Work to be completed => Reproduce every item below word for word, changing nothing.

⁂

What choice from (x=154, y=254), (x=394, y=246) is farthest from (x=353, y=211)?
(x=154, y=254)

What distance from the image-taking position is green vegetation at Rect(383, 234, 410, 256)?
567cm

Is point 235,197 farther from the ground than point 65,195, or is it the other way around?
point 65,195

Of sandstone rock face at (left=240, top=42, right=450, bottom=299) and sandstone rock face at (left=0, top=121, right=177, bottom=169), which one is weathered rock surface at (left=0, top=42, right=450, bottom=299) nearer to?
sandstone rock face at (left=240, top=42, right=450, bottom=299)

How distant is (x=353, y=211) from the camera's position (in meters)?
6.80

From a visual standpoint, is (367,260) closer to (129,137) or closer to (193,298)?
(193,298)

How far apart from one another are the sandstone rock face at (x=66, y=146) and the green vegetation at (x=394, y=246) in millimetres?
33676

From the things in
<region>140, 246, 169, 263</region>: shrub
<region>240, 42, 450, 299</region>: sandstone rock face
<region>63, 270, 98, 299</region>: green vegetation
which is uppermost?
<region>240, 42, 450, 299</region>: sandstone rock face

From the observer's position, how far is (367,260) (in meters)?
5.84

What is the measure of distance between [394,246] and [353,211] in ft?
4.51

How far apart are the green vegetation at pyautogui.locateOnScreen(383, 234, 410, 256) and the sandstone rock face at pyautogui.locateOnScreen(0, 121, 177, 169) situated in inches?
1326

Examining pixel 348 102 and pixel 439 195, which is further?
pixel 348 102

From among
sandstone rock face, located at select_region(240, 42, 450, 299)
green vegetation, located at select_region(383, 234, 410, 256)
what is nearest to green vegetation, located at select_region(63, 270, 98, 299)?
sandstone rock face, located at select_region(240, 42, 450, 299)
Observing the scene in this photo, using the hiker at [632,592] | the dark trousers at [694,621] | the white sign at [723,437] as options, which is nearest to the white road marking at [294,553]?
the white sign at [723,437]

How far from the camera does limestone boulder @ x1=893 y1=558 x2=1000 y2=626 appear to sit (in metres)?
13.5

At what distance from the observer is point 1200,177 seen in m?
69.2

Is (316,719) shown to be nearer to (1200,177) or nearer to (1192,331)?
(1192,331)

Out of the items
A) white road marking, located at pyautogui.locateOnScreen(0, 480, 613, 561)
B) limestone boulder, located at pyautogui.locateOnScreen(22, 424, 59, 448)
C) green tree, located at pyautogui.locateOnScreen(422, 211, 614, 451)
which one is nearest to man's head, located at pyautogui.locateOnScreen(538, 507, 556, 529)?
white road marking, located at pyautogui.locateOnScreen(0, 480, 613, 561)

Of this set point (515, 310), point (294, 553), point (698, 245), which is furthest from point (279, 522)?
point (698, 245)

⁂

Exercise solution =>
What choice from (x=154, y=254), (x=394, y=246) is farthest from (x=353, y=211)?
(x=154, y=254)

What distance from the image-taking position is green vegetation at Rect(383, 234, 410, 256)?
567cm

Is point 235,197 farther from the ground than point 65,195, or is it the other way around?
point 65,195

Of sandstone rock face at (left=240, top=42, right=450, bottom=299) and sandstone rock face at (left=0, top=121, right=177, bottom=169), which one is weathered rock surface at (left=0, top=42, right=450, bottom=299) nearer to?
sandstone rock face at (left=240, top=42, right=450, bottom=299)

How distant is (x=353, y=211) from the camera's position (in meters)?
6.80

From a visual standpoint, is (367,260) closer to (129,137) or closer to (193,298)?
(193,298)

How far apart from one another are the sandstone rock face at (x=66, y=146) and the green vegetation at (x=394, y=246) in millimetres?
33676

From the things in
<region>140, 246, 169, 263</region>: shrub
<region>240, 42, 450, 299</region>: sandstone rock face
<region>63, 270, 98, 299</region>: green vegetation
which is uppermost?
<region>240, 42, 450, 299</region>: sandstone rock face

From the observer's position, how far is (367,260) (in meters)?
5.84

What is the measure of distance between [394,246] and [353,211] in ft?
4.51

How far apart are the green vegetation at pyautogui.locateOnScreen(383, 234, 410, 256) and the sandstone rock face at pyautogui.locateOnScreen(0, 121, 177, 169) situated in inches?
1326

Examining pixel 348 102 and pixel 439 195, which is further?
pixel 348 102

From among
sandstone rock face, located at select_region(240, 42, 450, 299)
green vegetation, located at select_region(383, 234, 410, 256)
what is nearest to green vegetation, located at select_region(63, 270, 98, 299)?
sandstone rock face, located at select_region(240, 42, 450, 299)
Observing the scene in this photo, using the hiker at [632,592] | the dark trousers at [694,621] | the white sign at [723,437] as options, which is nearest to the white road marking at [294,553]?
the white sign at [723,437]

How far from the camera does limestone boulder @ x1=893 y1=558 x2=1000 y2=626 appear to sit (in metres)?
13.5

At what distance from the observer is point 1200,177 seen in m?
69.2

Is (316,719) shown to be nearer to (1200,177) or nearer to (1192,331)?
(1192,331)

Out of the items
A) white road marking, located at pyautogui.locateOnScreen(0, 480, 613, 561)
B) limestone boulder, located at pyautogui.locateOnScreen(22, 424, 59, 448)
C) green tree, located at pyautogui.locateOnScreen(422, 211, 614, 451)
which one is nearest to man's head, located at pyautogui.locateOnScreen(538, 507, 556, 529)?
white road marking, located at pyautogui.locateOnScreen(0, 480, 613, 561)

Of this set point (515, 310), point (294, 553), point (698, 245), which is furthest from point (279, 522)?
point (698, 245)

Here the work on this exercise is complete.